DO THIS: Copy the lines word for word, from the line with "In the picture captured" up to and including the line with "41209 millimetres".

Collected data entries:
★ ★ ★ ★

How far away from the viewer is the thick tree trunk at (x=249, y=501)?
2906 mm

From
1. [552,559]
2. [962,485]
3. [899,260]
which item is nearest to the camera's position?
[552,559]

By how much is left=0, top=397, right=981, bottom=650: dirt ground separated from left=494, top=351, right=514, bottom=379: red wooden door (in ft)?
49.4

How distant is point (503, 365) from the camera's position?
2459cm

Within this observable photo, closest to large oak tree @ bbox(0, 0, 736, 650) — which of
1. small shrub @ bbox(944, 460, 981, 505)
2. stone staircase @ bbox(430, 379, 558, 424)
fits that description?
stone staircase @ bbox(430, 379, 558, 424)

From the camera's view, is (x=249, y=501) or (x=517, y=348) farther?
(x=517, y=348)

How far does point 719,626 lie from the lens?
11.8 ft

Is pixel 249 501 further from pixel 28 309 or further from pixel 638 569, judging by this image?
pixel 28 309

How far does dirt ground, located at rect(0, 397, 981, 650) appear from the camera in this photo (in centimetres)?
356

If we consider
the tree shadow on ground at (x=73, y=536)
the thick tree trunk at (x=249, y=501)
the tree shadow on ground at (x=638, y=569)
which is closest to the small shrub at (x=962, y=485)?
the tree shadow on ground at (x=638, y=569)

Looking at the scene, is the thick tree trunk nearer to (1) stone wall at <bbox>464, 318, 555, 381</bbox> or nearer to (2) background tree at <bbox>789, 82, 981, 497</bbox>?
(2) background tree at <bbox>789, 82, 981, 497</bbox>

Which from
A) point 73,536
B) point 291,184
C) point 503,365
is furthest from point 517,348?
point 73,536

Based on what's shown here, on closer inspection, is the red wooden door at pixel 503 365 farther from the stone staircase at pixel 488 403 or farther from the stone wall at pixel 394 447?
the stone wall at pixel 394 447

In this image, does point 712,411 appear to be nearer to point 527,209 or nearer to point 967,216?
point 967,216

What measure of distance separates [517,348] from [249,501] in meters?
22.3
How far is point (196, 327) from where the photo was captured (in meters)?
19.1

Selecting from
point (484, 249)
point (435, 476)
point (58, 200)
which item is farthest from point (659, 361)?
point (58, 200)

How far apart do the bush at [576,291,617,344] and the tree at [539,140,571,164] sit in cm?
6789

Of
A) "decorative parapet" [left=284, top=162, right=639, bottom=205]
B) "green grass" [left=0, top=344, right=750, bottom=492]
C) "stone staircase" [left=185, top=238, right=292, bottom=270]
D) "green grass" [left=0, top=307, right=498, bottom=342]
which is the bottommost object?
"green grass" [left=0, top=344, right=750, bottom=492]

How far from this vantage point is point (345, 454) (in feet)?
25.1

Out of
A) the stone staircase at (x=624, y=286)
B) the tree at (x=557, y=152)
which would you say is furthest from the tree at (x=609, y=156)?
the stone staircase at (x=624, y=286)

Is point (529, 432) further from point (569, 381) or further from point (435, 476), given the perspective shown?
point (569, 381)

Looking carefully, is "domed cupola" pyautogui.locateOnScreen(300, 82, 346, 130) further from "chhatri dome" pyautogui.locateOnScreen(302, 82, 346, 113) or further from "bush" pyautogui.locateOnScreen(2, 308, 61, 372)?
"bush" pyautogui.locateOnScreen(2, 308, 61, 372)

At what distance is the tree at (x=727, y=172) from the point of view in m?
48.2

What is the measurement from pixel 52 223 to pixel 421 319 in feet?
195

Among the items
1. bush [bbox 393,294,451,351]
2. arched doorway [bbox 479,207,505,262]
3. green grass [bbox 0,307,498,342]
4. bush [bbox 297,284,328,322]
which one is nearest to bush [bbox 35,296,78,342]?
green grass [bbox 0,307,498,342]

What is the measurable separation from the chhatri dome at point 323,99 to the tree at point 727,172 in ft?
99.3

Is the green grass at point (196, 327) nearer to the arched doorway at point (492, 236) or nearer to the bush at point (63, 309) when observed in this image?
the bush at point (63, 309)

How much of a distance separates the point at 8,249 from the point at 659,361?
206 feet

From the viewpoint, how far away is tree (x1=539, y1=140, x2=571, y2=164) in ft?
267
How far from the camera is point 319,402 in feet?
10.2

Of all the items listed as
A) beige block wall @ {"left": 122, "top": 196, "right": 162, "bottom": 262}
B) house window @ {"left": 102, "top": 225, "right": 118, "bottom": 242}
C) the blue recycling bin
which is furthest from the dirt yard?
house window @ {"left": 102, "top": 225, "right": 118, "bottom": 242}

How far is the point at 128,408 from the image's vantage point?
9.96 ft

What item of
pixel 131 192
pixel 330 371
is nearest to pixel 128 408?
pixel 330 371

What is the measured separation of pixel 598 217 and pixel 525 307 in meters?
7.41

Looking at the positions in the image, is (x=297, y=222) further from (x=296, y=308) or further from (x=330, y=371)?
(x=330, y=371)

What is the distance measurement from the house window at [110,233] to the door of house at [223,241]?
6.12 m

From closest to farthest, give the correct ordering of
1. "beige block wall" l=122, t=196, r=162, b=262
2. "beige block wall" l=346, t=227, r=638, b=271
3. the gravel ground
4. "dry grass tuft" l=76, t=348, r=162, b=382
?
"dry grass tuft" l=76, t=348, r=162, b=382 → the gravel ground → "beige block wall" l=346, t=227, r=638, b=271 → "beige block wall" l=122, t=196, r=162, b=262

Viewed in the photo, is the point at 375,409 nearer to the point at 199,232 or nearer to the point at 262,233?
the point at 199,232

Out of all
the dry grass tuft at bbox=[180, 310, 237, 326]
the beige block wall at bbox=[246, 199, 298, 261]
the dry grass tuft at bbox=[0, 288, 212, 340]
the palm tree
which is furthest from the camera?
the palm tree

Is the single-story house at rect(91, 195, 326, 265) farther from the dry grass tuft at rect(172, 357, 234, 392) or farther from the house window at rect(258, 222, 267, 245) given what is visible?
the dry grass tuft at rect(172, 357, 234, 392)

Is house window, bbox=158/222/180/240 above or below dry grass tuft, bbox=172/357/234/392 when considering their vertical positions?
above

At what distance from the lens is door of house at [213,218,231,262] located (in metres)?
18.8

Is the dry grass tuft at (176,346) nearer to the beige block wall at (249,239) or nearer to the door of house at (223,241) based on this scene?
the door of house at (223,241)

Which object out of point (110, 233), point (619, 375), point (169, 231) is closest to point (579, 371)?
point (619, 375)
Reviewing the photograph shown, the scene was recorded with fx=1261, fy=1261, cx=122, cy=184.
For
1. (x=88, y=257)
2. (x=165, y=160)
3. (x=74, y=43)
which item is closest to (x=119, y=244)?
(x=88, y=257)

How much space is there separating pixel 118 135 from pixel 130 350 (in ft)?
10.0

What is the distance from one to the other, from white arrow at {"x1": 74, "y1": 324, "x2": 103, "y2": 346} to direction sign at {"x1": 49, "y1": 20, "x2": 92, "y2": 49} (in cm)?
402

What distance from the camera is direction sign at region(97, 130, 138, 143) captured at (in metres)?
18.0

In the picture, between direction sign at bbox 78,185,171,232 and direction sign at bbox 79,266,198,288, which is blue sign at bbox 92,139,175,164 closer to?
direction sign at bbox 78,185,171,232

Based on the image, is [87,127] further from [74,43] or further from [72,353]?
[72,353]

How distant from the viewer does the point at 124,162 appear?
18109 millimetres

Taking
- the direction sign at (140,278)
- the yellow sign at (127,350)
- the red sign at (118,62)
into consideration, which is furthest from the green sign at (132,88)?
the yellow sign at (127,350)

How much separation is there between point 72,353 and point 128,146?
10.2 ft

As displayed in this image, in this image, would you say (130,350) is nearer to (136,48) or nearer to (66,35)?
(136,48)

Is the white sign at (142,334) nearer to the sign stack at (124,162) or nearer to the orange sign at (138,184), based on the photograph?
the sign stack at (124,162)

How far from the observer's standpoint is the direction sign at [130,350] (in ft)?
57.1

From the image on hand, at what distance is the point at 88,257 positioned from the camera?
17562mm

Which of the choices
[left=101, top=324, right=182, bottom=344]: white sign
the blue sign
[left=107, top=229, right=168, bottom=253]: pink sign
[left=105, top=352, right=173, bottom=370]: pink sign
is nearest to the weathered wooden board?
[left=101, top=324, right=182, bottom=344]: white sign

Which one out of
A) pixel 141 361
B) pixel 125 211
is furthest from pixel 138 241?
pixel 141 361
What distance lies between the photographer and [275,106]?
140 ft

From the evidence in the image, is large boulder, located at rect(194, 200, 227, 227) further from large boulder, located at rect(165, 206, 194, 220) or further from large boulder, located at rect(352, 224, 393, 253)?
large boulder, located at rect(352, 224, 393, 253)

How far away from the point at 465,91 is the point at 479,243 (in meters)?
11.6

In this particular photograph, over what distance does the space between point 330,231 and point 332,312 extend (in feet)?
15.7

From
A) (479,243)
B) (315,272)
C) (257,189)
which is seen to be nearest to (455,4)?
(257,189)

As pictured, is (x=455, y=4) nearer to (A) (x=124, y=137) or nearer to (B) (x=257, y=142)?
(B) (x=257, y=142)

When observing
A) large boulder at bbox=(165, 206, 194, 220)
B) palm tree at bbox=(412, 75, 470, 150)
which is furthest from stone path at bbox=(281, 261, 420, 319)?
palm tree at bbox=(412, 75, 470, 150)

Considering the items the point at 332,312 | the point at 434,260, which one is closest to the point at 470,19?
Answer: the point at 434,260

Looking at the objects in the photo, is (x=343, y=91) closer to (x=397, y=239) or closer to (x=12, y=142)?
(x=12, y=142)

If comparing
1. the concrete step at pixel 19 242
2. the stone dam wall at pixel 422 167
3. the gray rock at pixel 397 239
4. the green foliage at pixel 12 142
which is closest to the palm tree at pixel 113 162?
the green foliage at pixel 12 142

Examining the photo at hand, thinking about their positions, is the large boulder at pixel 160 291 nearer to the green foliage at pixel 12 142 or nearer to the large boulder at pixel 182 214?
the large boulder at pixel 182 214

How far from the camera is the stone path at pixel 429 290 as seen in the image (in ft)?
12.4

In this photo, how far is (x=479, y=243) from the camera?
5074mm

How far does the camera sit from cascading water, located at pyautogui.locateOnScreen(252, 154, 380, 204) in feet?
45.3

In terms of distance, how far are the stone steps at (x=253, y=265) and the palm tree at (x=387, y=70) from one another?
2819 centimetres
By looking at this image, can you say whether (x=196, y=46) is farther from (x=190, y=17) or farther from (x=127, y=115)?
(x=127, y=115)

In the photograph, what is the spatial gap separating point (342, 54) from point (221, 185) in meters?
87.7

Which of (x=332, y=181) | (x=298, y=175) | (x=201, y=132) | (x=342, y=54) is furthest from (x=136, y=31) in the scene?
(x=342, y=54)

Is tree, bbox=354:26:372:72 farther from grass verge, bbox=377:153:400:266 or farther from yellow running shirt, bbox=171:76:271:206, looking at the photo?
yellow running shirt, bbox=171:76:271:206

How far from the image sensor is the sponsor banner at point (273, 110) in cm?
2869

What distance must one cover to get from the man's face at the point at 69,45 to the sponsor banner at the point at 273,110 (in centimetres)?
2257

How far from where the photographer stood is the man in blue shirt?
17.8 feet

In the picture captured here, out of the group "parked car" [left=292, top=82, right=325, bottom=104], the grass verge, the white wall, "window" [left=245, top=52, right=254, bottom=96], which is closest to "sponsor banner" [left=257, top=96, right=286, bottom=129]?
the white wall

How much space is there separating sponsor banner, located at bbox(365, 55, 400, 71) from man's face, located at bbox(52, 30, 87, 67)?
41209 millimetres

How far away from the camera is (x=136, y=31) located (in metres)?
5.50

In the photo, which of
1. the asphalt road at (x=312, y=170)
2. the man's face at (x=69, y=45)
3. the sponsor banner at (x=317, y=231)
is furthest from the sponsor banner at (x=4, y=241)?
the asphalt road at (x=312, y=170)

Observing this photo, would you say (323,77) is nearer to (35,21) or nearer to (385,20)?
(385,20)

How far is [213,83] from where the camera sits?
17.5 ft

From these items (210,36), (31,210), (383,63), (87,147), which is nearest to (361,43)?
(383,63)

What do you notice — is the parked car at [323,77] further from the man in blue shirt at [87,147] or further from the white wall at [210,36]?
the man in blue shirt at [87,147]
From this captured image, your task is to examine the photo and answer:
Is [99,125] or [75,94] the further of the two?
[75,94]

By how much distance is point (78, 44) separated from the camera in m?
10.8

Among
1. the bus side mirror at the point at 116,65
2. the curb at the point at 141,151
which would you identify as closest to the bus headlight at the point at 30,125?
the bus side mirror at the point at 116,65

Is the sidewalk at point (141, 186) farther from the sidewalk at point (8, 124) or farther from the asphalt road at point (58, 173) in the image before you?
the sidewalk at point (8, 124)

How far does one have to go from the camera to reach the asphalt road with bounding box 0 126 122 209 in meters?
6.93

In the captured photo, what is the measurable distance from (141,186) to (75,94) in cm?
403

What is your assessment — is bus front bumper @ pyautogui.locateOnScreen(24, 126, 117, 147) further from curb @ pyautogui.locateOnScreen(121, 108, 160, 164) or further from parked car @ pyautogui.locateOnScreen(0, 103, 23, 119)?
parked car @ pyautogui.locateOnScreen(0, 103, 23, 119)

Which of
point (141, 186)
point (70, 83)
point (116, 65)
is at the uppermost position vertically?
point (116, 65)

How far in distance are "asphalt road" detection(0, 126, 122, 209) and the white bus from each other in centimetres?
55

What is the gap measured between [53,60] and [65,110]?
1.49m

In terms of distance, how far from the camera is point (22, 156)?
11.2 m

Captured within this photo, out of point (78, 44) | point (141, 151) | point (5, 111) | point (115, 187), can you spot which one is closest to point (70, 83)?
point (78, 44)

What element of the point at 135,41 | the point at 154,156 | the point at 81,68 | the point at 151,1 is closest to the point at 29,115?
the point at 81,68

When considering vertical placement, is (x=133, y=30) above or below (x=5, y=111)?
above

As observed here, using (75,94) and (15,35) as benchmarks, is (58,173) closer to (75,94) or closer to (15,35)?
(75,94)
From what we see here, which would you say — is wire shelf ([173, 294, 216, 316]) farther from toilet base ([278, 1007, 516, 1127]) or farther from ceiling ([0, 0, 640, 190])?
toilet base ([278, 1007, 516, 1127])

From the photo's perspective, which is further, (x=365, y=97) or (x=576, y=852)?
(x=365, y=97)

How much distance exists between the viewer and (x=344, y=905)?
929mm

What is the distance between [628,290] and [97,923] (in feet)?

★ ★ ★ ★

EXERCISE OUTPUT:
In the picture captured here, out of the group "parked car" [left=292, top=82, right=325, bottom=104], the grass verge, the white wall, "window" [left=245, top=52, right=254, bottom=96], which is closest to "sponsor banner" [left=257, top=96, right=286, bottom=129]?
the white wall

How much space is there separating sponsor banner, located at bbox(365, 55, 400, 71) from man's face, located at bbox(52, 30, 87, 67)?
41209 millimetres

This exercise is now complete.